CSE503: Software Engineering
Lecture 20  (February 24, 1999)

David Notkin

v     Slicing

Ø      Program slicing is an approach to selecting semantically related statements from a program [Weiser]

Ø      In particular, a slice of a program with respect to a program point is a projection of the program that includes only the parts of the program that might affect the values of the variables used at that point

Ø      The slice consists of a set of statements that are usually not contiguous

v     Basic ideas

Ø      If you need to perform a software engineering task, selecting a slice will reduce the size of the code base that you need to consider

Ø      Debugging was the first task considered

Ø      Weiser even performed some basic user studies

Ø      Claims have been made about how slicing might aid program understanding, maintenance, testing, differencing, specialization, reuse and merging

v     Example

read(n)
i := 1;
sum := 0;
product := 1;
while i <= n do begin
    sum := sum + i;
    product := product * i;
    i := i + 1;
end;
write(sum);
write(product);


read(n)
i := 1;

product := 1;
while i <= n do begin
    product := product * i;
    i := i + 1;
end;
write(product);

 

Ø      In this example, the second program is a slice of the first, slicing on the product variable at the write statement.

v     For Weiser, a slice was a reduced, executable program obtained by removing statements from a program

Ø      The new program had to share parts of the behavior of the original

Ø      Weiser computed slices using a dataflow algorithm, given a program point (criterion)
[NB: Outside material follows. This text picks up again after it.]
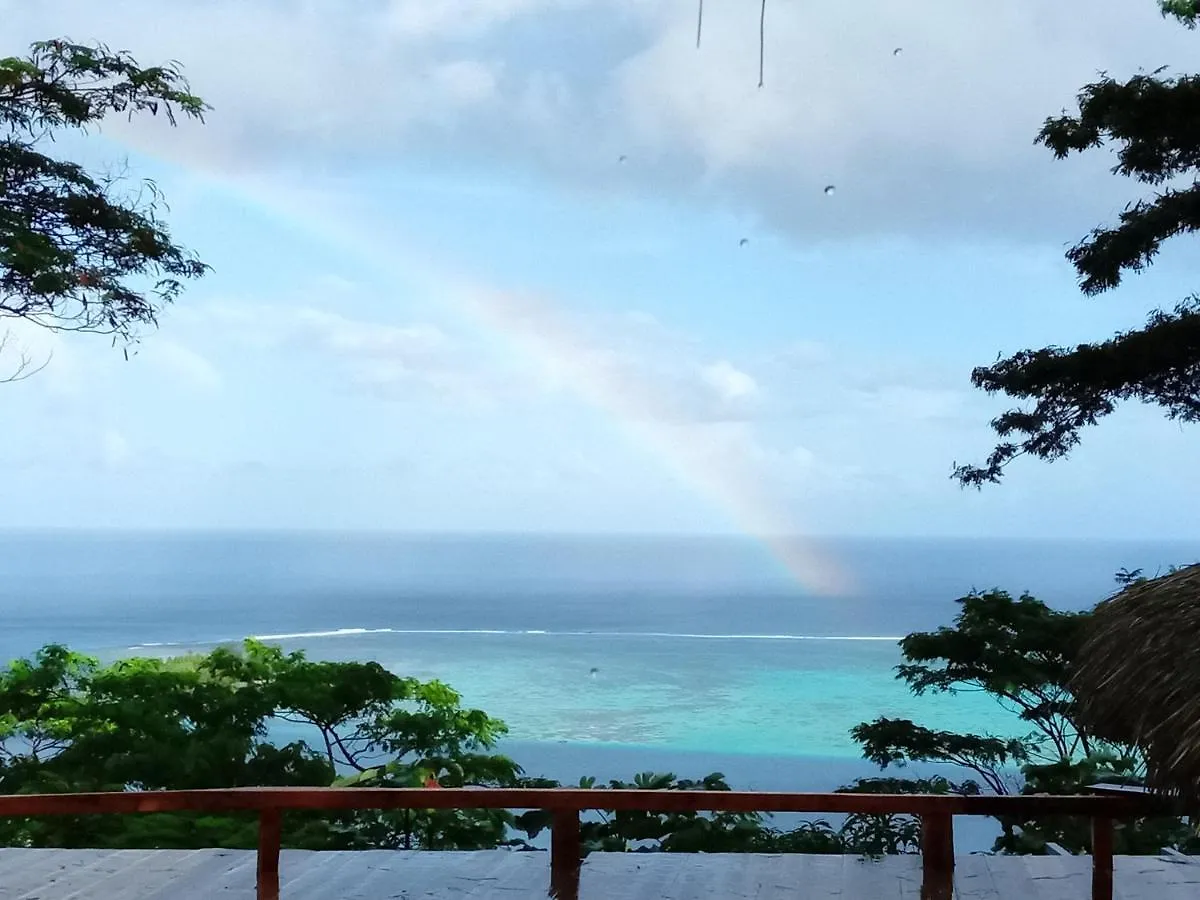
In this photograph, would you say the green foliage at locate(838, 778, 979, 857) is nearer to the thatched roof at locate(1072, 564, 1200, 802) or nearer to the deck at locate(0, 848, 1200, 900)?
the deck at locate(0, 848, 1200, 900)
§        Using data flow and control dependences, iteratively add sets of relevant statements until a fixpoint is reached

v     Ottenstein & Ottenstein defined an alternative approach that clearly dominates

Ø      Build a program dependence graph (PDG) representing a program

Ø      Select node(s) that identify the slicing criterion

Ø      The slice for that criterion is the reachable nodes in the PDG

Ø      PDG for the example (at the bottom of the file)

§        Thick lines are control dependences

§        Thin lines are (data) flow dependences

v     True PDGs are somewhat more complicated than this

Ø      Vertices in the graph represent (a) assignment states and (b) predicates in the program

Ø      Edges represent control and data flow dependences

Ø      Control dependences always start at a predicate (or the entry node, a special node representing the beginning of the computation)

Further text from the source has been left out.